The first of these that Sam stopped pulled back his arm when asked if he had any weapons. “Yeah, what’s it to you?” He was drunk and sweating and his straw boater was cracked in two places already.

“You can’t board with a weapon. Hand it over, whatever you got, and we’ll give it back after the trip.”

“Hell, they’s five or six on that boat want to kill me. I need my little six-gun.”

Sam grabbed his lapel. “We’ve taken everybody’s weapons, sport. You’ll be safe as in church.”

The man frowned. “If I went in a church the place would prob’ly ketch on far.”

Charlie Duggs slipped up behind and slid a hand into the man’s pants pocket, fishing out a Colt with the barrel hacksawed off. He tossed it to Sam. “Here you go.”

“Hey!” The man lurched for his gun.

“Aw, go on and have a good time.” Charlie gave him a shove up the stage. “When you get off we’ll let you kill as many jugheads as you want.”

The man continued to holler, but the crowd pushed up against him and he floated toward the ticket window. “My name’s Buxton, and I better get the same gun when I come back,” he called.

The second engineer was helping them look for weapons, but they could only do a patchy job of it, checking the customers with coats or lumpy pockets. The people were wrinkled, sunburned, generally thin, coal stained, thick voiced, and bent, a hard-used population with limps, eye patches, bad breath, casts in the eye, crooked teeth or none, missing fingers. Sam looked at the smokestacks of the town, now just giving off mild waves of residual stench, and knew that most of the workers had some money but nowhere at all to waste it, until now. He turned and spotted the captain surveying the crowd from high up on the Texas roof. He was smiling.
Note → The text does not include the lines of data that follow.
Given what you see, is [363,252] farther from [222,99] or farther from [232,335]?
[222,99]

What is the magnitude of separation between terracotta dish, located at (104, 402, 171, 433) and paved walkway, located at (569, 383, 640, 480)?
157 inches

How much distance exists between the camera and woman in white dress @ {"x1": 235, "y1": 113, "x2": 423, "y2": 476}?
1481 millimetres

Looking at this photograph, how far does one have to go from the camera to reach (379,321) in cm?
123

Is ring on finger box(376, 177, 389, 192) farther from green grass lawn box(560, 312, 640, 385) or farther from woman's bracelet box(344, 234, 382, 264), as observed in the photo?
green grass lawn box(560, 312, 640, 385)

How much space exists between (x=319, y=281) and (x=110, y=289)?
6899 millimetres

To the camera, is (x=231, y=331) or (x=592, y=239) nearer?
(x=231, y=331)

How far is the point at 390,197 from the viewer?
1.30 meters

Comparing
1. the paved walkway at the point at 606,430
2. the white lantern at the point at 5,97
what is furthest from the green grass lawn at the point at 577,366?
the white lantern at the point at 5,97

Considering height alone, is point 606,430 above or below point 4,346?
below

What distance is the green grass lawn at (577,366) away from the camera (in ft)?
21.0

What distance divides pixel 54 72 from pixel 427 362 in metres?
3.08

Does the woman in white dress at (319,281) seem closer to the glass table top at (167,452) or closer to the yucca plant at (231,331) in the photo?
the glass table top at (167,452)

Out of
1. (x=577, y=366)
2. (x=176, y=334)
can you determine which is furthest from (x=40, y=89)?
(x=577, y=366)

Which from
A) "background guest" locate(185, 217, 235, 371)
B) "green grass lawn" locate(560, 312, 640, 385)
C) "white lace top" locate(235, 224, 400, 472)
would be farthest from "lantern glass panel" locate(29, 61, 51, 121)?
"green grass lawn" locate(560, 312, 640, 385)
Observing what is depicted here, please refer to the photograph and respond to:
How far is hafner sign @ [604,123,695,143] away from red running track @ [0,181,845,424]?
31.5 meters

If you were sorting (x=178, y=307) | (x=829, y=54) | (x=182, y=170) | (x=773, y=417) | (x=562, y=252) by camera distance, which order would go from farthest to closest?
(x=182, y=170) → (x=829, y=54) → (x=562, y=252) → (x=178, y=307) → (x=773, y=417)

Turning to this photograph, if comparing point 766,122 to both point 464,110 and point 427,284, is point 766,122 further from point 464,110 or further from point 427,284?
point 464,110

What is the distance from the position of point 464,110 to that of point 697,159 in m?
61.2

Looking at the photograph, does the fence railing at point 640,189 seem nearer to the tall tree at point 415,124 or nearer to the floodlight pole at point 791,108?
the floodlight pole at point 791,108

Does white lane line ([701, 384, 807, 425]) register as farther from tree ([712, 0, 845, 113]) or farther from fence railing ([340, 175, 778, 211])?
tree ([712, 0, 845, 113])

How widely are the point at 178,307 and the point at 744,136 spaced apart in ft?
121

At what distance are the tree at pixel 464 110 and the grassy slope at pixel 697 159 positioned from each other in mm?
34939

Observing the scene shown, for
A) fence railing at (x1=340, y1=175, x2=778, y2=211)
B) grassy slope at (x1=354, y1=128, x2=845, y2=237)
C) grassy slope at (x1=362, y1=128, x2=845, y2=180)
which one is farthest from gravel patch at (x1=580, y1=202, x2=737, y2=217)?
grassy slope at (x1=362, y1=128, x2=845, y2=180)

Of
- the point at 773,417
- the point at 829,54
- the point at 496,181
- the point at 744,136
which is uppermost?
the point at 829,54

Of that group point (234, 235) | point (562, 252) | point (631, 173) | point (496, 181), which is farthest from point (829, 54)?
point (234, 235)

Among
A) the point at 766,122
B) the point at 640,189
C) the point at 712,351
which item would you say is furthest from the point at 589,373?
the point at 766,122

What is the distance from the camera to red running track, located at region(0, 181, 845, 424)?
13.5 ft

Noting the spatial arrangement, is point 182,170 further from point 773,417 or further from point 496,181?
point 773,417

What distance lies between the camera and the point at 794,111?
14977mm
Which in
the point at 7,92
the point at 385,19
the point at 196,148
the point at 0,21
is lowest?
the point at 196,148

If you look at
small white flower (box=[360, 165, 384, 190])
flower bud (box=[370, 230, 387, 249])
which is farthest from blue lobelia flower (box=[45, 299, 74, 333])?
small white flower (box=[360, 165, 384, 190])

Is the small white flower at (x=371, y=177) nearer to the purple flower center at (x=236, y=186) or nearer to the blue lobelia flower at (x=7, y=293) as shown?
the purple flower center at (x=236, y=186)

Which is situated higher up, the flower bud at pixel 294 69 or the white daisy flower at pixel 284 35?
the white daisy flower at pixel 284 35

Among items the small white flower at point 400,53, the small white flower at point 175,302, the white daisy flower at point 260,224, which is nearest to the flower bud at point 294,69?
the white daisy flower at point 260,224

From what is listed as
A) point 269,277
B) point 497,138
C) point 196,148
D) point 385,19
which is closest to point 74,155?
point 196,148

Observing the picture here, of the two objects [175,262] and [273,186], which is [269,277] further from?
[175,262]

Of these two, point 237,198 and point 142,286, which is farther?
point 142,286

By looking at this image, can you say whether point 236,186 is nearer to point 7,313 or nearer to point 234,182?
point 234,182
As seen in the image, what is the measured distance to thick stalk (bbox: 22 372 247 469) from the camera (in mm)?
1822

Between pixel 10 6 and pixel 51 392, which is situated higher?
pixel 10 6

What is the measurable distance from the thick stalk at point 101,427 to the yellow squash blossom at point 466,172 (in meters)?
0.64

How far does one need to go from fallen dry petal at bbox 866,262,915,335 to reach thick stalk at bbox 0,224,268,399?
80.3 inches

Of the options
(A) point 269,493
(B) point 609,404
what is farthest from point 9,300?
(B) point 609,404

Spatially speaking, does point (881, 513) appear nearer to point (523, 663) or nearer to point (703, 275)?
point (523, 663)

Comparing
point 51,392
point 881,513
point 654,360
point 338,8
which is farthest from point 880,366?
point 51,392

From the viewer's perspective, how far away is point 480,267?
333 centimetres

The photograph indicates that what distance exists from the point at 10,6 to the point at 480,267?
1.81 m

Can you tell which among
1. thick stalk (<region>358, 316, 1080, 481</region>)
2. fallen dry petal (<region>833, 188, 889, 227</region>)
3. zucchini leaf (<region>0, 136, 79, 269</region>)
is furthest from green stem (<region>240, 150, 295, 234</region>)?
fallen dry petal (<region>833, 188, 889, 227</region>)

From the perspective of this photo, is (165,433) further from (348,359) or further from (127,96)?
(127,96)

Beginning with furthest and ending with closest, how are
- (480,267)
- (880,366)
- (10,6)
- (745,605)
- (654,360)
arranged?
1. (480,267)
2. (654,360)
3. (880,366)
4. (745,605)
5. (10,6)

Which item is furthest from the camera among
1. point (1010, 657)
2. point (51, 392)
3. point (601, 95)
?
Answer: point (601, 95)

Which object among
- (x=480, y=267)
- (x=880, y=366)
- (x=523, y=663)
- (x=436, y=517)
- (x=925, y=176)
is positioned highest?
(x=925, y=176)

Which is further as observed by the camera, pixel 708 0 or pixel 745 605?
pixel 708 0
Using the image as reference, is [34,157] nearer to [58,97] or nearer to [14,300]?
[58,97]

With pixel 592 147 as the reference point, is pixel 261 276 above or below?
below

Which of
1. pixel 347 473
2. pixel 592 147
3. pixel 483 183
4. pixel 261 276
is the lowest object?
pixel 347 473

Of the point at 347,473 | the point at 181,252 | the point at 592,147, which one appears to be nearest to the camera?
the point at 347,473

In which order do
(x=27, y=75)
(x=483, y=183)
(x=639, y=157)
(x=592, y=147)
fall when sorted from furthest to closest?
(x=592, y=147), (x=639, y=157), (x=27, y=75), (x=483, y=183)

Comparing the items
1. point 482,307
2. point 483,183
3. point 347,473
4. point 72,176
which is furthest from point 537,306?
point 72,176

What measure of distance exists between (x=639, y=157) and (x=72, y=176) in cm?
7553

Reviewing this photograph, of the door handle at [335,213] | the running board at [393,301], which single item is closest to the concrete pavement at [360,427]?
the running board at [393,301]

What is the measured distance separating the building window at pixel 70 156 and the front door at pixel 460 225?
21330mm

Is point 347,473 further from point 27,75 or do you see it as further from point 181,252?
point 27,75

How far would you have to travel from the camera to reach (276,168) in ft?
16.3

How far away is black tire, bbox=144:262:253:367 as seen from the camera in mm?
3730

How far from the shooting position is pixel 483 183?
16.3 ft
Several other skiffs landed ahead of the Ambassador and tied off to anything that would hold them. One carried a single man wearing a dark coat and an old-fashioned shirt without a collar. He mixed in with the crowd and gravitated toward the stage like a dark spirit, seemingly carried not by his legs but by the motion of others. Sam didn’t study him, but at some point while counting, touching, and questioning the crowd, he felt a lull, an absence of light, something that connected him to the worst possible world. He took a blackjack from a man and turned to receive, without having asked for it, an antique throwing dagger with an ebony handle and a carbon-steel blade, a knife invisible in the dark. Its owner was the lone skiffman, and when Sam looked at his face he felt each bone in his spine line straight up.

It was Ralph Skadlock, who said, “I come to talk to you, Simoneaux,” and then looked behind him. The crowd, which had been pressing up toward the stage, stopped for a moment under his gaze. “You load these chickens and I’ll find you aboard.”

Sam was stunned and could think of nothing to say. He watched the man’s dark back as he drifted through the crowd and onto the boat.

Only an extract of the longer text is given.